What the exercise asks: Images aside, the whole listing should be written out word for word.

Source data:
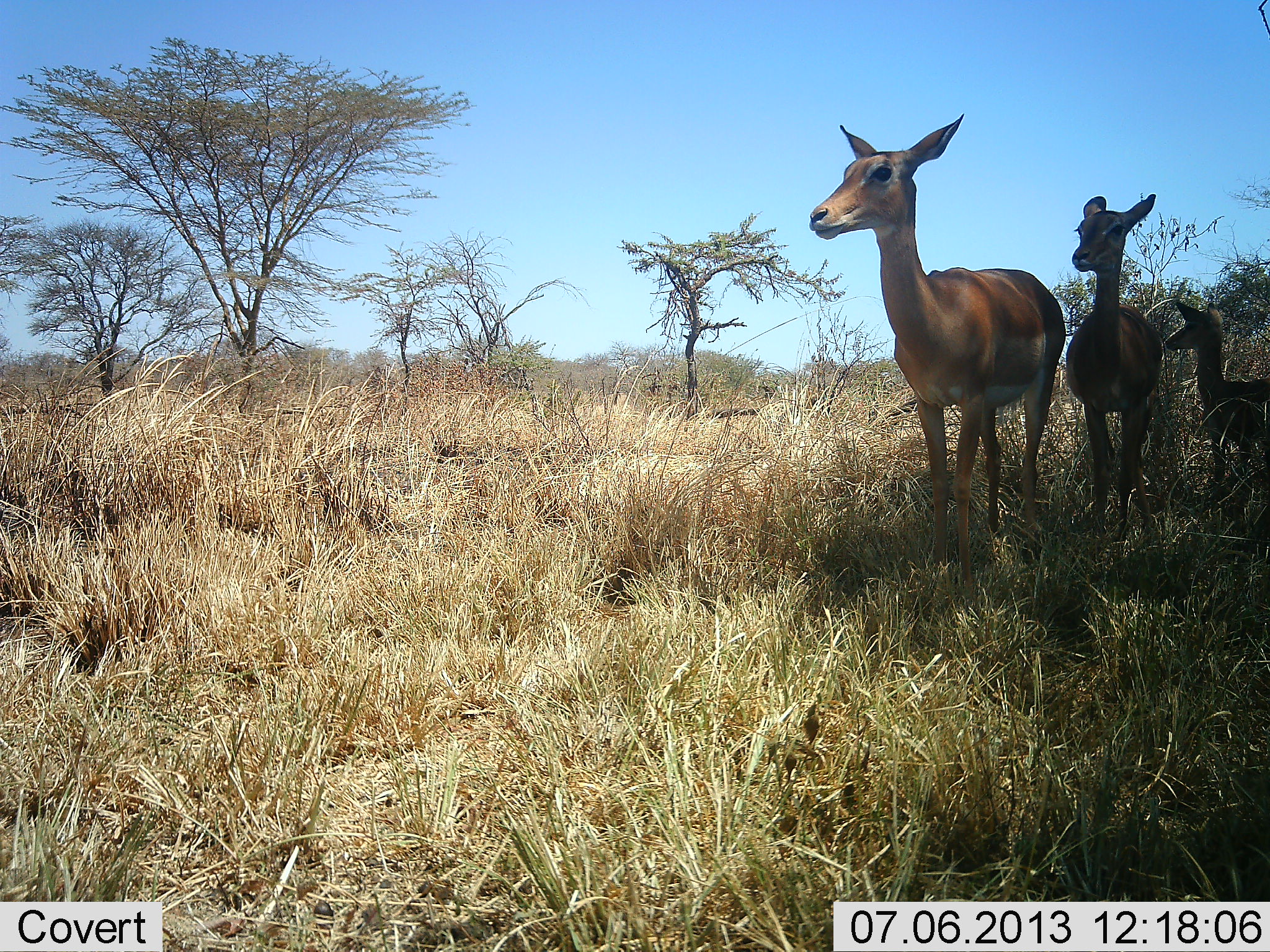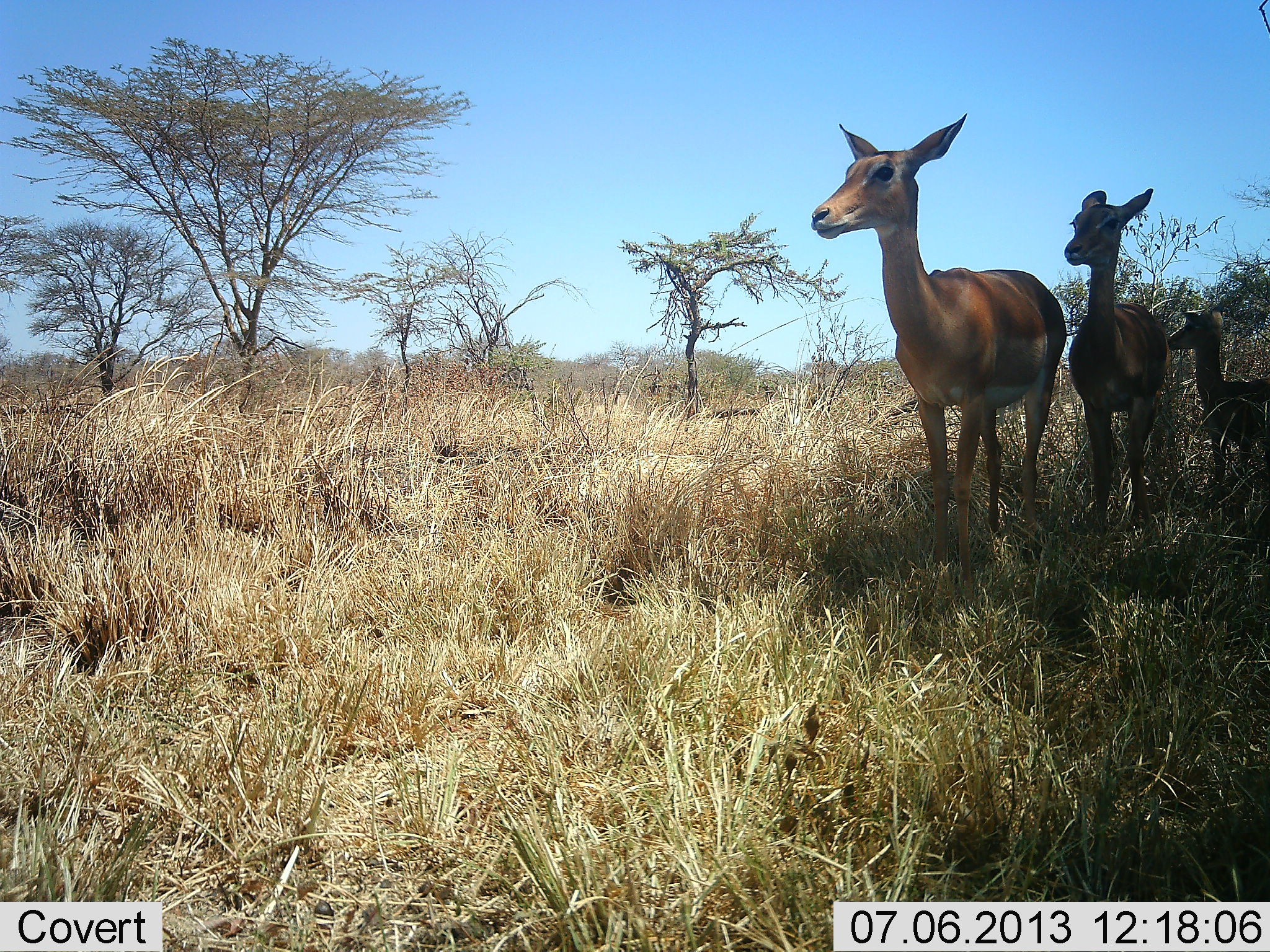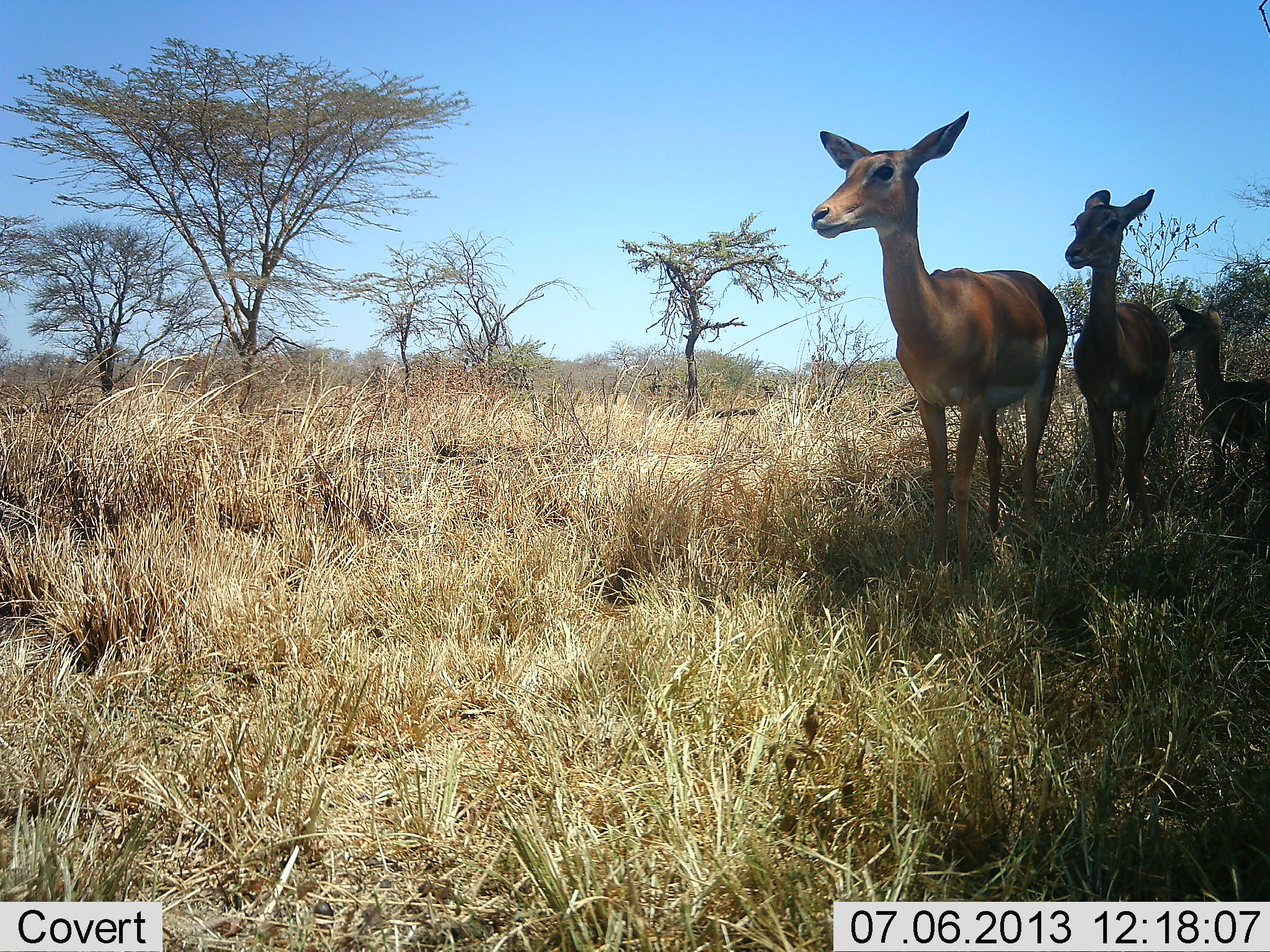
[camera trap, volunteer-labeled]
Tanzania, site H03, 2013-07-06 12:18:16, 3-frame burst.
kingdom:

Task response:
[camera trap, volunteer-labeled]
Tanzania, site H03, 2013-07-06 12:18:16, 3-frame burst.
kingdom:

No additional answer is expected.